__What you have to do__: Reproduce verbatim the stretch of the listing from the line containing "Between the point" through the end of the listing, leaving out the pictures.

Questions about scenes shown in images:
* * * * *
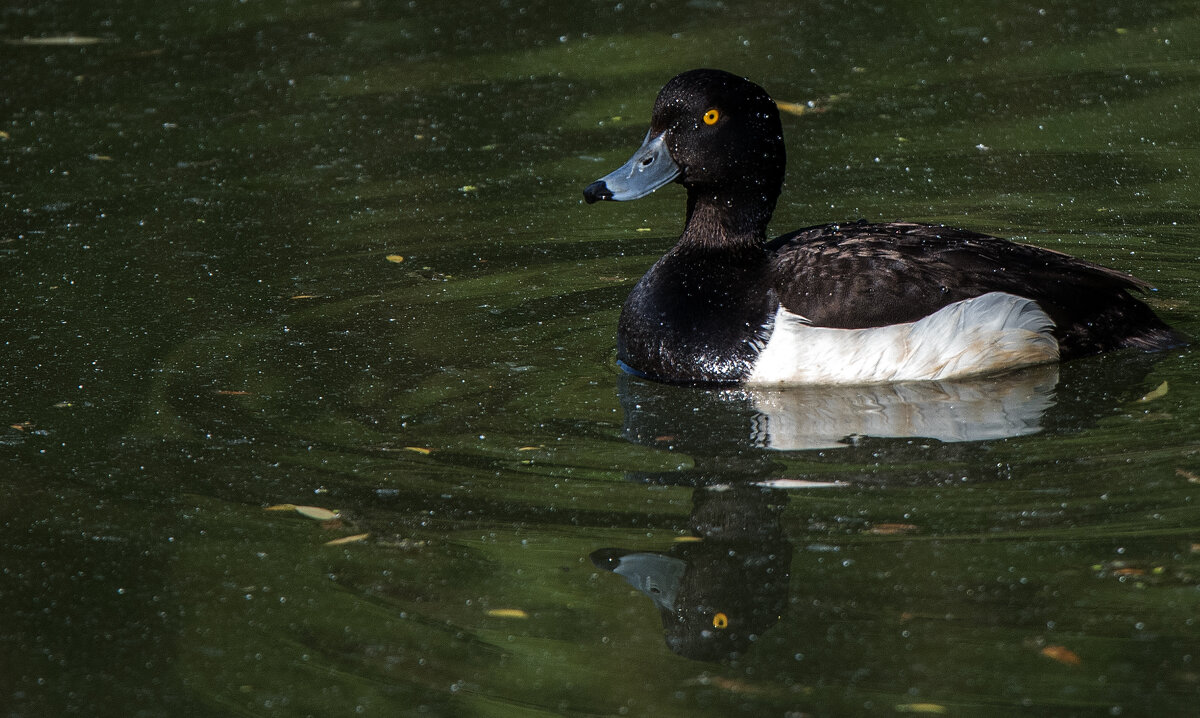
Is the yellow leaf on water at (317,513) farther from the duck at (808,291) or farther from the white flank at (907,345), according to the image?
the white flank at (907,345)

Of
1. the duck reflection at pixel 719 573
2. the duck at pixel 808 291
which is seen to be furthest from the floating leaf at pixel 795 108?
the duck reflection at pixel 719 573

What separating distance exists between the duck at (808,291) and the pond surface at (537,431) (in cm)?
14

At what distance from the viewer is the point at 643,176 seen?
7.00 meters

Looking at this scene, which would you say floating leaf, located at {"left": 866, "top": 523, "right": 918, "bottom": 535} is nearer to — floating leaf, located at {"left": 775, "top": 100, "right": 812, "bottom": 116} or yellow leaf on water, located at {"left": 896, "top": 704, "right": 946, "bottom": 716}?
yellow leaf on water, located at {"left": 896, "top": 704, "right": 946, "bottom": 716}

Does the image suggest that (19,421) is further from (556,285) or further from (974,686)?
(974,686)

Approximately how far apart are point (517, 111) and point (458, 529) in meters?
6.37

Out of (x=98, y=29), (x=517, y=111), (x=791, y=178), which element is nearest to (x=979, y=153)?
(x=791, y=178)

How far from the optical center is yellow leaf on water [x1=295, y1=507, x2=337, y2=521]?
5285mm

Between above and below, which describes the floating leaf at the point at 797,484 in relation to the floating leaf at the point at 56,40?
below

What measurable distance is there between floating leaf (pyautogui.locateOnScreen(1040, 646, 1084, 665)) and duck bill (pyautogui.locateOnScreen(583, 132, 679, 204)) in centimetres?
326

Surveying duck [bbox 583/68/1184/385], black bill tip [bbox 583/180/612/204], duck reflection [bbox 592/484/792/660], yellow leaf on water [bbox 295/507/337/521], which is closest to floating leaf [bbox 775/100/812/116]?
duck [bbox 583/68/1184/385]

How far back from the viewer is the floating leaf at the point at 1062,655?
4.19 metres

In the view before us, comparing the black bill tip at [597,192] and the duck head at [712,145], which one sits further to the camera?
the black bill tip at [597,192]

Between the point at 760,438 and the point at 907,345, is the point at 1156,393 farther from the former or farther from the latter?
the point at 760,438
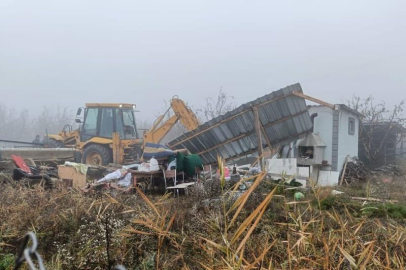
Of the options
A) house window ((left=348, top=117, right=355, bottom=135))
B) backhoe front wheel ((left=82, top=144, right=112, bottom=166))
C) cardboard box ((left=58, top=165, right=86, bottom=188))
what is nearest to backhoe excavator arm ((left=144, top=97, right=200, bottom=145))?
backhoe front wheel ((left=82, top=144, right=112, bottom=166))

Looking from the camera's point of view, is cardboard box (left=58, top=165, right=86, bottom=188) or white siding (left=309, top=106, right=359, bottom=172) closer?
cardboard box (left=58, top=165, right=86, bottom=188)

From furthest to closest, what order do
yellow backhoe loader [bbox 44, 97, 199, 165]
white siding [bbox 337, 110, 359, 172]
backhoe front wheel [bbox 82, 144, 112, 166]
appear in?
white siding [bbox 337, 110, 359, 172], backhoe front wheel [bbox 82, 144, 112, 166], yellow backhoe loader [bbox 44, 97, 199, 165]

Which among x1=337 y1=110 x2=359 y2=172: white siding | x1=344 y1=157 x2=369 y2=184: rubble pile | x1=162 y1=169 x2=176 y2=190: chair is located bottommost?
x1=344 y1=157 x2=369 y2=184: rubble pile

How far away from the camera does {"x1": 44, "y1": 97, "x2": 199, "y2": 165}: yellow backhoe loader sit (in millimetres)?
12918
* * * * *
__Output__:
Between the point at 760,438 and the point at 907,345, is the point at 1156,393 farther from the former or farther from the latter?
the point at 760,438
Of the options
A) house window ((left=348, top=117, right=355, bottom=135))
B) backhoe front wheel ((left=82, top=144, right=112, bottom=166))
C) cardboard box ((left=58, top=165, right=86, bottom=188))
what is nearest to backhoe excavator arm ((left=144, top=97, right=200, bottom=145))?
backhoe front wheel ((left=82, top=144, right=112, bottom=166))

Looking from the camera's point of view, is cardboard box (left=58, top=165, right=86, bottom=188) or white siding (left=309, top=106, right=359, bottom=172) closer?
cardboard box (left=58, top=165, right=86, bottom=188)

From furthest to closest, what order do
yellow backhoe loader [bbox 44, 97, 199, 165]
white siding [bbox 337, 110, 359, 172]
backhoe front wheel [bbox 82, 144, 112, 166]
appear in?
white siding [bbox 337, 110, 359, 172], backhoe front wheel [bbox 82, 144, 112, 166], yellow backhoe loader [bbox 44, 97, 199, 165]

Which among x1=337 y1=110 x2=359 y2=172: white siding | x1=344 y1=157 x2=369 y2=184: rubble pile | x1=162 y1=169 x2=176 y2=190: chair is located bottommost?
x1=344 y1=157 x2=369 y2=184: rubble pile

How far away from the camera does {"x1": 44, "y1": 97, "x2": 199, "y2": 165}: yellow backhoe loader sit (in millimetres)?
12918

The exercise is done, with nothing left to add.